よく見ると、汗をかいていて、肌が青白く見えた。
「俺はコディ。ちょっと体調が悪くて……気晴らしに少しだけ話していかないか?」
「私は杏奈よ。こっちは弟の皐月、こっちはアキラ」
「少しの間だけ、よろしくな」
コディは立っているのが辛くなってきたのか、座り込んだ。
「体調が悪いっていうのは、風邪?」
「いや、ちょっとした病気でさ。でも、たまに発作が出るだけだから、大丈夫だ」
コディは長袖の袖で、汗を拭う。
「杏奈たちは何で旅をしているんだい? 若そうに見えるけど」
「友だちのために秘宝を探しに旅しているの」
「……へえ。素晴らしいことだ。友だち想いなんだな」
コディは少し辛そうに笑った。
「もう少ししたら、相方が戻るだろう。付き合ってくれて、ありがとう」
コディはそう言って、私たちにもう行ってもらって大丈夫だよと促した。
「相方さんが戻ってくるまで、一緒にいなくて大丈夫?」
モンスターが来たら、どうするのだろうと思って聞いたのだが、大丈夫だと言われてしまった。
「モンスターが出たら、相方はすっ飛んでくるから」
「そう……。それなら、私たちは先に行くわね」
コディと別れてから、一時間ほど経ち、私たちは休憩していた。
アキラはいつでも戦えるようにと、木にもたれかかって立っている。皐月も同じ木にもたれていた。

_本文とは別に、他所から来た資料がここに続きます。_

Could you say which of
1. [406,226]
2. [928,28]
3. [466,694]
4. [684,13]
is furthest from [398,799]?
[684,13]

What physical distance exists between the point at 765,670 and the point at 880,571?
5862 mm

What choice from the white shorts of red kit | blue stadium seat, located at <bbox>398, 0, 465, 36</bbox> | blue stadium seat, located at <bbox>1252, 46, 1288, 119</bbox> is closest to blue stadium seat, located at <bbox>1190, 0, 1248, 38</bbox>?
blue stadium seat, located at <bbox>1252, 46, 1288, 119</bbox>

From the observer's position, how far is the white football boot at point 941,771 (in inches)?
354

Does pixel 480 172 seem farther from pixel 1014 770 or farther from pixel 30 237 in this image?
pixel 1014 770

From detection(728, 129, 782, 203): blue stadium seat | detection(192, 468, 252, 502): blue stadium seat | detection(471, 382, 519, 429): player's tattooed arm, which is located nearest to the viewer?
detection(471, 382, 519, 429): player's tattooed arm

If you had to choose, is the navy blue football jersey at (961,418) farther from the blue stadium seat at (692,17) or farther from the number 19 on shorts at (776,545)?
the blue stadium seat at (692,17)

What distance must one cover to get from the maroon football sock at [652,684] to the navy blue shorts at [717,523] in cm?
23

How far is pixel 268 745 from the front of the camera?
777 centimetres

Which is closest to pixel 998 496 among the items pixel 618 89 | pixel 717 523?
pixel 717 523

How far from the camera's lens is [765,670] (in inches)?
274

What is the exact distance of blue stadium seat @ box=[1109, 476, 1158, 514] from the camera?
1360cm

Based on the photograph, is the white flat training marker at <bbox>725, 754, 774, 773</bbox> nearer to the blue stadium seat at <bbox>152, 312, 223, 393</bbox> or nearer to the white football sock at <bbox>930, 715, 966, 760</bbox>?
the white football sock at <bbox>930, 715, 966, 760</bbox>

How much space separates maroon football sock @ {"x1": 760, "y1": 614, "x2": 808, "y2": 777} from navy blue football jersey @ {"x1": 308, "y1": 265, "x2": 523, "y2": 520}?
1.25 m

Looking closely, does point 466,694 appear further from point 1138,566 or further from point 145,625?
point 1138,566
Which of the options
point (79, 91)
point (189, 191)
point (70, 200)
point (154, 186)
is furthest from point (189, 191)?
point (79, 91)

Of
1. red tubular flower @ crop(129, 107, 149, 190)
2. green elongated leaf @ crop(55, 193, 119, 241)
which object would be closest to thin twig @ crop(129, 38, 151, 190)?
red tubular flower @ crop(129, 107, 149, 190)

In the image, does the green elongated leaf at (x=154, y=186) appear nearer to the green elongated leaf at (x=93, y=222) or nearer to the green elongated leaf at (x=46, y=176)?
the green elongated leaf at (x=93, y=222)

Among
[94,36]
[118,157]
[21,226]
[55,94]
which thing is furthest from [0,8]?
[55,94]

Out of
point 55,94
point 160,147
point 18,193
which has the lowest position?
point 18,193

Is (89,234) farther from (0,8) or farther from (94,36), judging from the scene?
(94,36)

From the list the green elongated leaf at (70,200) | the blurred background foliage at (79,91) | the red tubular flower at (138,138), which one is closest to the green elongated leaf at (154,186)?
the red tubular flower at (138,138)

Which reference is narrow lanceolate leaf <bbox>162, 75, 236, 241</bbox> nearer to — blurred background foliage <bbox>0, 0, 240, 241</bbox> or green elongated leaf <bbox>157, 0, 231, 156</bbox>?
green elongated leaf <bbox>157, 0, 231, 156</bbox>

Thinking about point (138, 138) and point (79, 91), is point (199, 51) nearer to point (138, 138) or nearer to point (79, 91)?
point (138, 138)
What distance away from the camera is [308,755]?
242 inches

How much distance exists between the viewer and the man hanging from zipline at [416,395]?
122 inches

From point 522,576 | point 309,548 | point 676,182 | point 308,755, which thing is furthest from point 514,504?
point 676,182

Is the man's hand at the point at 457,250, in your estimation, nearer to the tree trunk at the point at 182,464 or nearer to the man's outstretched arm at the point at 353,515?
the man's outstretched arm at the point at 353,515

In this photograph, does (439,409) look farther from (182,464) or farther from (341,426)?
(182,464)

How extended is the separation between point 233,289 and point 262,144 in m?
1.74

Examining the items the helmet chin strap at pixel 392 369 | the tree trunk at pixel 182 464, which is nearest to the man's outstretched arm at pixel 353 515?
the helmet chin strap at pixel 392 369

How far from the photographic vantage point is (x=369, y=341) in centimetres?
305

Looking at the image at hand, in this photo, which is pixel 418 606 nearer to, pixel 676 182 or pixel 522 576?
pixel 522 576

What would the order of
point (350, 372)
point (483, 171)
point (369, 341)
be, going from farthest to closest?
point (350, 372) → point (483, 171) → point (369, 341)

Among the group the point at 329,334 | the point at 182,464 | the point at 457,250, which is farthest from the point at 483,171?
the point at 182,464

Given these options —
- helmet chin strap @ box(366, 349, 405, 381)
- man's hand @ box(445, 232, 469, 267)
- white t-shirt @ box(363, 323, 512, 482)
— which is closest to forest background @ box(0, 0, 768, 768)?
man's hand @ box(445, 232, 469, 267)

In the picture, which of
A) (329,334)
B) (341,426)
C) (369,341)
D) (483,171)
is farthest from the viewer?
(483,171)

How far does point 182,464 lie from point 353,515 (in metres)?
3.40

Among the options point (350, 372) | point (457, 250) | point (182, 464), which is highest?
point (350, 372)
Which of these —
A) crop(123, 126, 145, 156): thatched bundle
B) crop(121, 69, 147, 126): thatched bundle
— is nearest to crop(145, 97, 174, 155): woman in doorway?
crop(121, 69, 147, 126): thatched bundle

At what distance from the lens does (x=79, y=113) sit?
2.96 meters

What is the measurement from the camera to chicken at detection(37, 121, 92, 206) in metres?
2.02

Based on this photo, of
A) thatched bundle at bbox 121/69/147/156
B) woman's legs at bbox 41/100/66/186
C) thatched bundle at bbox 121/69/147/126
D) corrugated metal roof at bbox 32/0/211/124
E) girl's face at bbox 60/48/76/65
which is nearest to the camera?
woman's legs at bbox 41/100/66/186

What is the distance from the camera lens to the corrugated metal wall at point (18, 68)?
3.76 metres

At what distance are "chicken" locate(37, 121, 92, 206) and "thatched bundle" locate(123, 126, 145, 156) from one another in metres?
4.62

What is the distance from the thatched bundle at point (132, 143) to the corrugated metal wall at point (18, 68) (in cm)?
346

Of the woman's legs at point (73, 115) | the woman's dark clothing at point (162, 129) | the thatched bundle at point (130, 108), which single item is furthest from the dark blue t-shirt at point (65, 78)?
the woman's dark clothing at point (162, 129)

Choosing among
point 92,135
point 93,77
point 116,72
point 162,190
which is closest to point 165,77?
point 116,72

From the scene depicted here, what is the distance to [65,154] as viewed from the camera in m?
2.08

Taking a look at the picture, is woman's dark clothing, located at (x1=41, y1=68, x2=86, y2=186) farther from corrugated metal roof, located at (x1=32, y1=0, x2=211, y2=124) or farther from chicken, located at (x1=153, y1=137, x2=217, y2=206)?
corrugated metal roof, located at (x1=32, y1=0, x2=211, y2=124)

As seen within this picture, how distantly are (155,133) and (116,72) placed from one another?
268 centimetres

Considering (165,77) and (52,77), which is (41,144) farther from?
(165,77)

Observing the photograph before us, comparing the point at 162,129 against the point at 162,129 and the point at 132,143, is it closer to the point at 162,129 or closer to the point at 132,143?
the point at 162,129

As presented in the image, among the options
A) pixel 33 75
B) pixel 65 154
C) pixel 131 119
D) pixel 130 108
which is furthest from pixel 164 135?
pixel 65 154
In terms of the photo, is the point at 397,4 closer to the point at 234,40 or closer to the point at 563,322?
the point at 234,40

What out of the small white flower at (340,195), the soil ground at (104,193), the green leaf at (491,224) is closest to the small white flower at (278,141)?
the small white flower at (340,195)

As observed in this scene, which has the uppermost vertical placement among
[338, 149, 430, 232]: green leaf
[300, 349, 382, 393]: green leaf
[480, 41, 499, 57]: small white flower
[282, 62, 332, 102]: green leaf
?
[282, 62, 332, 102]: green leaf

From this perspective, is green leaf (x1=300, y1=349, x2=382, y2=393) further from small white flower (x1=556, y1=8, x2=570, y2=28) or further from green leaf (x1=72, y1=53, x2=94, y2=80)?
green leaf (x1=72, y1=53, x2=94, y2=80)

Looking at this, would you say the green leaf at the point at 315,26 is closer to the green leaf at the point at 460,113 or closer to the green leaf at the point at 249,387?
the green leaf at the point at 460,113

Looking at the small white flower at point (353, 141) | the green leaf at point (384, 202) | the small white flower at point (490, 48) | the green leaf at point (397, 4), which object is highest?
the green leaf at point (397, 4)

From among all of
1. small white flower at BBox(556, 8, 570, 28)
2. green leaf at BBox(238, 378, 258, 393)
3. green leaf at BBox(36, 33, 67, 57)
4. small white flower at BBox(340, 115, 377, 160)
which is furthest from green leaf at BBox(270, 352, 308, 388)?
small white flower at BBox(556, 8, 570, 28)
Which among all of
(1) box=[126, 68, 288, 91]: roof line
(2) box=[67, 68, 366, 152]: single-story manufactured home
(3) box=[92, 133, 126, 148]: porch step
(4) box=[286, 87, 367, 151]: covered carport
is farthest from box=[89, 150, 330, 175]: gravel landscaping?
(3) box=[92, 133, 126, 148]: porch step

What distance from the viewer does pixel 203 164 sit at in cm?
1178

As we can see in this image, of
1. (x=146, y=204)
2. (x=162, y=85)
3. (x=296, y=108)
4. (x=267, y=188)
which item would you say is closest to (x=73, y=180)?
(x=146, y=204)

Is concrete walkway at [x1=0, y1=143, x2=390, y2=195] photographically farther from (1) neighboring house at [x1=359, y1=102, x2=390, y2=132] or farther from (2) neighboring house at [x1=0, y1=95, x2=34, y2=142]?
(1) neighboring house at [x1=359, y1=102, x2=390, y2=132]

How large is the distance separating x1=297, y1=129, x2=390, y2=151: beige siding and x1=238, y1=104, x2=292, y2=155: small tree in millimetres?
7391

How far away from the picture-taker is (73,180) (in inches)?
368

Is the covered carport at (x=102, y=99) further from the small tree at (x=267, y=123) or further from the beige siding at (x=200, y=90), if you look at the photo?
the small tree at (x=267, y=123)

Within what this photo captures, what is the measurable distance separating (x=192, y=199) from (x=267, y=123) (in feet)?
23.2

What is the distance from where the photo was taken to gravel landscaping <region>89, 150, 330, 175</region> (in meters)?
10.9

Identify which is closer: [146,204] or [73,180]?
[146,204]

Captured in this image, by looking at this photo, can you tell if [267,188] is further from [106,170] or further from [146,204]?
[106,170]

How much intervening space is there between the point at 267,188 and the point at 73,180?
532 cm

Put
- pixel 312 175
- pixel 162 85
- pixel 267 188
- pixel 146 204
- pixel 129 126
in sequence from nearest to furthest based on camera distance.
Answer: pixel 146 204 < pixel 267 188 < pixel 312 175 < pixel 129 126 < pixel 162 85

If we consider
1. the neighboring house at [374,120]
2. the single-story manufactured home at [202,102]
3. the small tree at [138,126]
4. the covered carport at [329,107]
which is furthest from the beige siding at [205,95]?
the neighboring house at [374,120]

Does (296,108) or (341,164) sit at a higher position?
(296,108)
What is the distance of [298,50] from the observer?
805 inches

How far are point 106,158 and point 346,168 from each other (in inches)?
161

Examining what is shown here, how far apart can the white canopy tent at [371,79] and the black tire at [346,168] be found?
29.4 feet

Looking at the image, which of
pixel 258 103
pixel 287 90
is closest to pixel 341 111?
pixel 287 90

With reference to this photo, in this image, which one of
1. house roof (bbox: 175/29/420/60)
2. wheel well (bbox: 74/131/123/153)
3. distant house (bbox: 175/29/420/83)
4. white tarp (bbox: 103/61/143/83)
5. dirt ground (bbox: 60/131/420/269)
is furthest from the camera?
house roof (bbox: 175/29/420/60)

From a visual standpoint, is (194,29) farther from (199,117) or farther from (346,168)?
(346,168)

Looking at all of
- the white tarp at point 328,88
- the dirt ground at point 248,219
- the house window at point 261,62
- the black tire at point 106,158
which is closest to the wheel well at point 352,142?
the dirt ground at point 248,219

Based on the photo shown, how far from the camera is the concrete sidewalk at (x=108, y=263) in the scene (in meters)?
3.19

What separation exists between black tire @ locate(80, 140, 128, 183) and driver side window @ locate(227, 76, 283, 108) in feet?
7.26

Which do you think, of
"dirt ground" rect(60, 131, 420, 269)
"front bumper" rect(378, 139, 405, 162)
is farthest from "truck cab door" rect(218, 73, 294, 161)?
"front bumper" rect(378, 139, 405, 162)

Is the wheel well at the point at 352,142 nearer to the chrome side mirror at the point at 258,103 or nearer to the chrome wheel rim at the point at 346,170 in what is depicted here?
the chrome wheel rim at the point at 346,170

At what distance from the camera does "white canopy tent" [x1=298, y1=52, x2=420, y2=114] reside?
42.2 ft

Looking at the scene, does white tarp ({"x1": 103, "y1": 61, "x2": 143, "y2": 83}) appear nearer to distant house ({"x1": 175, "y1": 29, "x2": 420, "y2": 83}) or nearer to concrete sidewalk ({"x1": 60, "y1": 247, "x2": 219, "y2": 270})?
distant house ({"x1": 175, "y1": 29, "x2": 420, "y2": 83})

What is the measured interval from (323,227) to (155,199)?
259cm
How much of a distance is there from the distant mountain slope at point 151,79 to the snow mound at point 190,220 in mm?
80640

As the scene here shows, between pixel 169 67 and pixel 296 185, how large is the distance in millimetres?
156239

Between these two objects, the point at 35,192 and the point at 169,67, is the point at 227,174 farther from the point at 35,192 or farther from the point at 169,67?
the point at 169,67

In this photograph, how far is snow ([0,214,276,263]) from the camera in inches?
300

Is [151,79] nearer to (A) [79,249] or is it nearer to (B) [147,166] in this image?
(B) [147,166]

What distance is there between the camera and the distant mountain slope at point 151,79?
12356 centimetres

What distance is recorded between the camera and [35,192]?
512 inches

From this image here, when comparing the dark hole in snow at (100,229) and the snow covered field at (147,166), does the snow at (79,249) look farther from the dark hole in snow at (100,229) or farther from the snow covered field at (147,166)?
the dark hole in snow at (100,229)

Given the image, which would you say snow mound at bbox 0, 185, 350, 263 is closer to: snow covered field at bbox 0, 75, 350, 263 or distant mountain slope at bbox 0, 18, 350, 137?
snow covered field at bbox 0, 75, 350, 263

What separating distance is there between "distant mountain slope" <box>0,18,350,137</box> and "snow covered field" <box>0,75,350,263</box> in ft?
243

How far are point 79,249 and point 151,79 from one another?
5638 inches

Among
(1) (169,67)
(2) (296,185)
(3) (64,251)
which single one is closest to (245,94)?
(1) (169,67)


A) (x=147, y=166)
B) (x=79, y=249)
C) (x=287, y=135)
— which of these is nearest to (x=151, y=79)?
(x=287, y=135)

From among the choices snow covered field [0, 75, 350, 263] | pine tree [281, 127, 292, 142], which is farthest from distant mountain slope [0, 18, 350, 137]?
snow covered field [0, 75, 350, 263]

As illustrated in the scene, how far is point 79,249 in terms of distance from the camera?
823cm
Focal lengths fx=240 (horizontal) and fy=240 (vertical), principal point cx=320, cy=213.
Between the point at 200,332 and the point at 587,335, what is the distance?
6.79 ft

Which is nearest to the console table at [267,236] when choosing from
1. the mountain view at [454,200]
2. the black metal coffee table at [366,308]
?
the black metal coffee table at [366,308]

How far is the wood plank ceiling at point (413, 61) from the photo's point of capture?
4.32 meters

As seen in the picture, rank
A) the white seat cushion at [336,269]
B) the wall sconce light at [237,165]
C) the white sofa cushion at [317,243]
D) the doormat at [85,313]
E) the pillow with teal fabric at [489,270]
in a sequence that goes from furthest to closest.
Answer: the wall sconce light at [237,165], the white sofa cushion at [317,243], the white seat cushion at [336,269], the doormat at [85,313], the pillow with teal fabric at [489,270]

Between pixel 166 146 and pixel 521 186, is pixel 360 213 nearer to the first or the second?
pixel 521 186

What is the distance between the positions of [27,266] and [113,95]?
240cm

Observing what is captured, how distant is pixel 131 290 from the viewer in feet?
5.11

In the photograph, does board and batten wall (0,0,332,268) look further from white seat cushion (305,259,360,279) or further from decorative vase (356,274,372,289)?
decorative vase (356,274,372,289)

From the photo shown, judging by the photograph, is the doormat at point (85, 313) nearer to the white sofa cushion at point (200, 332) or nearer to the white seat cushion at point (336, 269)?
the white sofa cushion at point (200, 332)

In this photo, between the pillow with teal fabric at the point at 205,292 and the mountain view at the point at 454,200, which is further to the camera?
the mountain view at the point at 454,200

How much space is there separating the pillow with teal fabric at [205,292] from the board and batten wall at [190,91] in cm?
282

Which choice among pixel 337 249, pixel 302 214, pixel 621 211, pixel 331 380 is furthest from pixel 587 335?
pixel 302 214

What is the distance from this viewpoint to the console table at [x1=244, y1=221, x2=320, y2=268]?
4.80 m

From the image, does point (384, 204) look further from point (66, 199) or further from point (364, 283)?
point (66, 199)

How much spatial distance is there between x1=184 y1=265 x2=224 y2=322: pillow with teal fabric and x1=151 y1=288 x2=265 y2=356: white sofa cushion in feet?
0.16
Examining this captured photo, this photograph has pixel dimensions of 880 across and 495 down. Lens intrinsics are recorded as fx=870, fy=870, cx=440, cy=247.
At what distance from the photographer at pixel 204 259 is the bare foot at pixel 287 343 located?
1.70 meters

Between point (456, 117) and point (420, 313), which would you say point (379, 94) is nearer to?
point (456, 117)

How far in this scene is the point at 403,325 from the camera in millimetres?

私は地面に座っている。土や草で汚れるかもしれないが、次の行動までに少しは休んでいた方がいいと考えたからだ。
水筒に入れた水を飲みながら、一息つく。
「コディは大丈夫かなあ」
「大丈夫って言ってただろ。誰にでも良い顔してると、後で困るぞ」
「何が困るのよ」
私は皐月を睨む。皐月は一度こちらを見たが、すぐに正面に向き直った。
「まあまあ。皐月が心配するのもわかってあげたら?」
「心配してるわけじゃない」
アキラは皐月の言葉に少し困ったように眉を下げた。
「ショウやマサムネみたいに、良い人ばかりではないってことだからな」
皐月はそう言って、飲んでいた水筒の蓋を閉めた。
それをアキラに返す。アキラは受け取って、ポーチに仕舞った。
「そろそろ……え!」
アキラは慌てたように、ポケットからサーチャーを取り出した。
青く光っている。
「これは」
アキラが言葉を発する前に、ドンという地鳴りが聞こえた。
後方からだ。
ドン! ドン!
「何の音?」
「まずい。もう、すぐそばだ!」
アキラが、なぜ気づかなかったんだと叫ぶ。
その時、木と草むらをかき分けて、大きな図体の生き物が現れた。
灰色の固そうな皮膚に、体の割に小さな顔。頭は禿げていて、耳はとんがっていた。
腰には獣の皮を巻いている。
「モンスター!」
皐月が足のホルダーから杖を取り出す。アキラも剣を構えた。
「トロールだ。俺たちだと敵わない! 隙を見て、逃げるぞ!」
トロールは右手に持っていた石の棍棒を振った。
周りの木が薙ぎ倒されていく。私たちは後ろに飛び跳ねて避ける。